To do: Rewrite the listing below with every "white road line" changed to "white lane marking" and everything else kept the same. Leave out the pictures.

Available data:
## Start
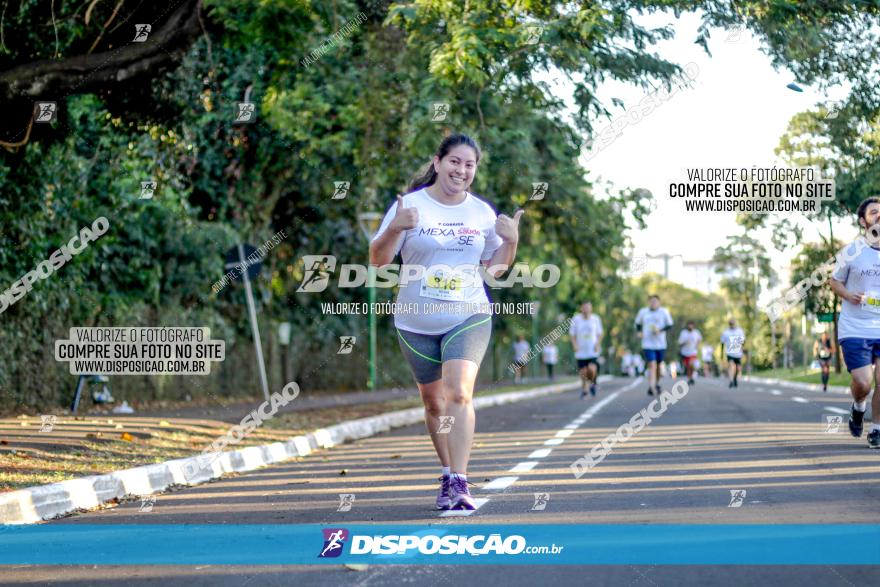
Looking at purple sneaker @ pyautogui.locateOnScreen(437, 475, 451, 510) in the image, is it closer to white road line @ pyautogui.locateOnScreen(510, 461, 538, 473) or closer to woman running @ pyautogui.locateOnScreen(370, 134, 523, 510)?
woman running @ pyautogui.locateOnScreen(370, 134, 523, 510)

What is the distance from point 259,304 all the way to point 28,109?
1256 centimetres

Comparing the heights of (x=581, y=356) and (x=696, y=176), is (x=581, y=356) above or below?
below

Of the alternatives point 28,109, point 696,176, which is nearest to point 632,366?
point 696,176

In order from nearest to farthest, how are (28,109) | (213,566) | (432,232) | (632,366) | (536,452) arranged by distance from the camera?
1. (213,566)
2. (432,232)
3. (536,452)
4. (28,109)
5. (632,366)

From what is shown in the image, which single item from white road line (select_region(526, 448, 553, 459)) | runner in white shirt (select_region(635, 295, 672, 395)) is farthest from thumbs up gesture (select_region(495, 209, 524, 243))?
runner in white shirt (select_region(635, 295, 672, 395))

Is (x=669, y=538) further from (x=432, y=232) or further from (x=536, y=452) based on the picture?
(x=536, y=452)

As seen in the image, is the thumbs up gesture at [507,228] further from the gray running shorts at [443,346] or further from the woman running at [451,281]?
the gray running shorts at [443,346]

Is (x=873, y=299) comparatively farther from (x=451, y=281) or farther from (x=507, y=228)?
(x=451, y=281)

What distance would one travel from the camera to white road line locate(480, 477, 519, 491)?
357 inches

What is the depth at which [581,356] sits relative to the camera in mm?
25641

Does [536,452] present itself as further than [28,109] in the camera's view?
No

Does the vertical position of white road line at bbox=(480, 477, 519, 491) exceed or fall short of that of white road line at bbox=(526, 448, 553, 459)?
it exceeds it

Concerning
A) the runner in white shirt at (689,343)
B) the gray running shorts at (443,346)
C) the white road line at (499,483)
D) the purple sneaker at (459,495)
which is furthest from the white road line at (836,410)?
the purple sneaker at (459,495)

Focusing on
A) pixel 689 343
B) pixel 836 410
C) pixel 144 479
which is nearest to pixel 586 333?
pixel 836 410
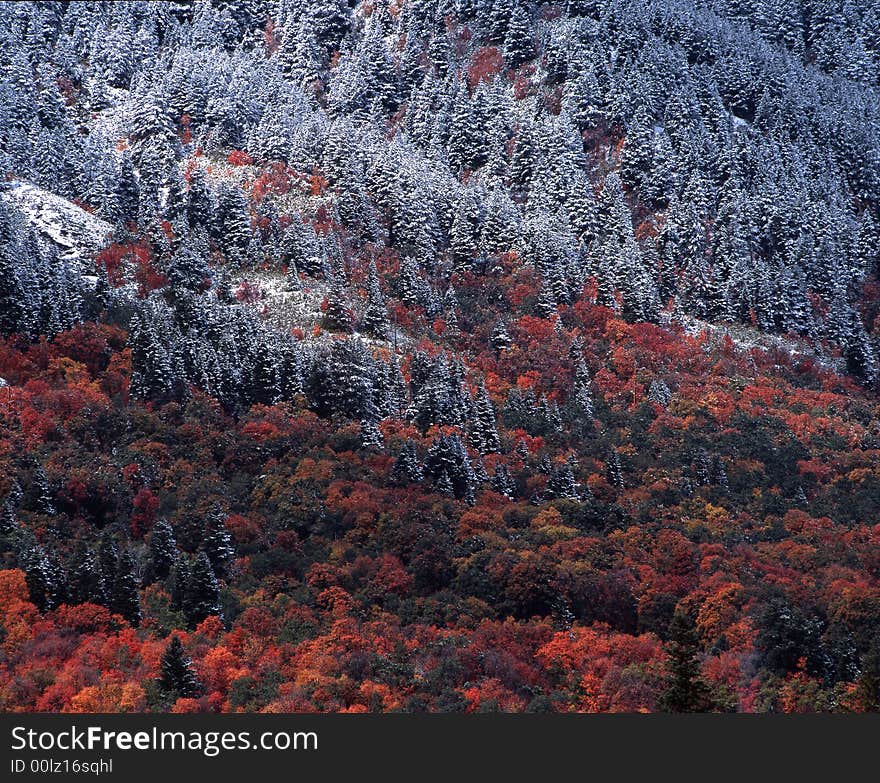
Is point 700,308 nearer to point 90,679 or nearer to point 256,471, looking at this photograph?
point 256,471

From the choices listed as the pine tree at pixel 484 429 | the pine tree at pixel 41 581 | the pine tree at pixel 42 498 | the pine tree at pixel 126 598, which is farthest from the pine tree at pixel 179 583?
the pine tree at pixel 484 429

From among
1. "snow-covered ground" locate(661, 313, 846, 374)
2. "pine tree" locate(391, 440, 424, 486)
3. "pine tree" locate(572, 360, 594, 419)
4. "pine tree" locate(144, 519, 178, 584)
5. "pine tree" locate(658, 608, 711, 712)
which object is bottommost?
"pine tree" locate(144, 519, 178, 584)

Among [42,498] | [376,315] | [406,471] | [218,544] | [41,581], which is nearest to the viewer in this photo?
[41,581]

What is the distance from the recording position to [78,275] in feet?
611

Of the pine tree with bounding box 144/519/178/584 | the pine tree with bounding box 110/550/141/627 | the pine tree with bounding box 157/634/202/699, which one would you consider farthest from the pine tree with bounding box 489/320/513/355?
the pine tree with bounding box 157/634/202/699

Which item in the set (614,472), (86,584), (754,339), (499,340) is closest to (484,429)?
(614,472)

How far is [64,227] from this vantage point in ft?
638

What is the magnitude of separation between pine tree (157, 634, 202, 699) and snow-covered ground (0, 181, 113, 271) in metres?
96.5

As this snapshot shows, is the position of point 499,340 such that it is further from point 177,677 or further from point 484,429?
point 177,677

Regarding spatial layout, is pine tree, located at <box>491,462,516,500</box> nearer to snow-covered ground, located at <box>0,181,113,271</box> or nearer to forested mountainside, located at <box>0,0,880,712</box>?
forested mountainside, located at <box>0,0,880,712</box>

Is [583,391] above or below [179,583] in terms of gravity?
above

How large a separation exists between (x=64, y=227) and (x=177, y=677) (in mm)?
107747

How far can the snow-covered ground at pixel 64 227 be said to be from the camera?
## End
Answer to the task:
Looking at purple sneaker @ pyautogui.locateOnScreen(437, 475, 451, 510) in the image, is it closer to white lane marking @ pyautogui.locateOnScreen(510, 461, 538, 473) or closer to woman running @ pyautogui.locateOnScreen(370, 134, 523, 510)?
woman running @ pyautogui.locateOnScreen(370, 134, 523, 510)

What is the distance from point 259,304 all the way to point 28,109?
1256 centimetres

Comparing the heights of (x=581, y=356) and (x=696, y=176), is (x=581, y=356) above or below?
below

Of the alternatives point 28,109, point 696,176, which is nearest to point 632,366?
point 696,176

In order from nearest to farthest, how are (28,109) | (213,566) | (432,232) | (632,366) | (536,452) arranged by distance from the camera?
1. (213,566)
2. (432,232)
3. (536,452)
4. (28,109)
5. (632,366)

From what is shown in the image, which single item from white lane marking (select_region(526, 448, 553, 459)) | runner in white shirt (select_region(635, 295, 672, 395)) is farthest from thumbs up gesture (select_region(495, 209, 524, 243))?
runner in white shirt (select_region(635, 295, 672, 395))

Is (x=669, y=538) further from (x=432, y=232) or further from (x=536, y=452) based on the picture?
(x=536, y=452)

As seen in the image, is the thumbs up gesture at [507,228] further from the gray running shorts at [443,346] or further from the woman running at [451,281]?
the gray running shorts at [443,346]

Is (x=873, y=299) comparatively farther from (x=451, y=281) or farther from (x=507, y=228)?
(x=451, y=281)

What distance would one travel from the camera to white lane marking locate(480, 477, 519, 491)?
357 inches

What is the depth at which [581,356] sits relative to the camera in mm?
25641

Does [536,452] present itself as further than [28,109] in the camera's view?
No

Does the vertical position of white lane marking at bbox=(480, 477, 519, 491) exceed or fall short of that of white lane marking at bbox=(526, 448, 553, 459)?
it exceeds it

Concerning
A) the runner in white shirt at (689,343)
B) the gray running shorts at (443,346)
C) the white lane marking at (499,483)
D) the purple sneaker at (459,495)
which is furthest from the white lane marking at (836,410)?
the purple sneaker at (459,495)

Focusing on
A) pixel 689 343
B) pixel 836 410
C) pixel 144 479
which is nearest to pixel 586 333?
pixel 836 410
Is point 700,308 nearer to point 90,679 or nearer to point 256,471, looking at this photograph?
point 256,471

From the choices listed as the pine tree at pixel 484 429 | the pine tree at pixel 41 581 | the pine tree at pixel 42 498 | the pine tree at pixel 126 598, which is farthest from the pine tree at pixel 179 583?
the pine tree at pixel 484 429

From among
1. "snow-covered ground" locate(661, 313, 846, 374)
2. "pine tree" locate(391, 440, 424, 486)
3. "pine tree" locate(572, 360, 594, 419)
4. "pine tree" locate(144, 519, 178, 584)
5. "pine tree" locate(658, 608, 711, 712)
which object is bottommost?
"pine tree" locate(144, 519, 178, 584)

Among [42,498] | [376,315] | [406,471] | [218,544] | [41,581], which is nearest to the viewer in this photo?
[41,581]

What is the distance from the recording position to [78,275] in feet?
611

Of the pine tree with bounding box 144/519/178/584 | the pine tree with bounding box 110/550/141/627 | the pine tree with bounding box 157/634/202/699, which one would you consider farthest from the pine tree with bounding box 489/320/513/355?
the pine tree with bounding box 157/634/202/699

Which item in the set (614,472), (86,584), (754,339), (499,340) is closest to (484,429)?
(614,472)

How far is [64,227] from this vantage point in ft?
638

What is the magnitude of separation between pine tree (157, 634, 202, 699) and snow-covered ground (0, 181, 113, 271) in metres?
96.5

As this snapshot shows, is the position of point 499,340 such that it is further from point 177,677 or further from point 484,429?
point 177,677

Regarding spatial layout, is pine tree, located at <box>491,462,516,500</box> nearer to snow-covered ground, located at <box>0,181,113,271</box> or nearer to forested mountainside, located at <box>0,0,880,712</box>?
forested mountainside, located at <box>0,0,880,712</box>

Is [583,391] above or below [179,583] in terms of gravity?
above

How large a separation exists between (x=64, y=227) and (x=177, y=677) (in mm)?
107747

How far can the snow-covered ground at pixel 64 227 be said to be from the camera?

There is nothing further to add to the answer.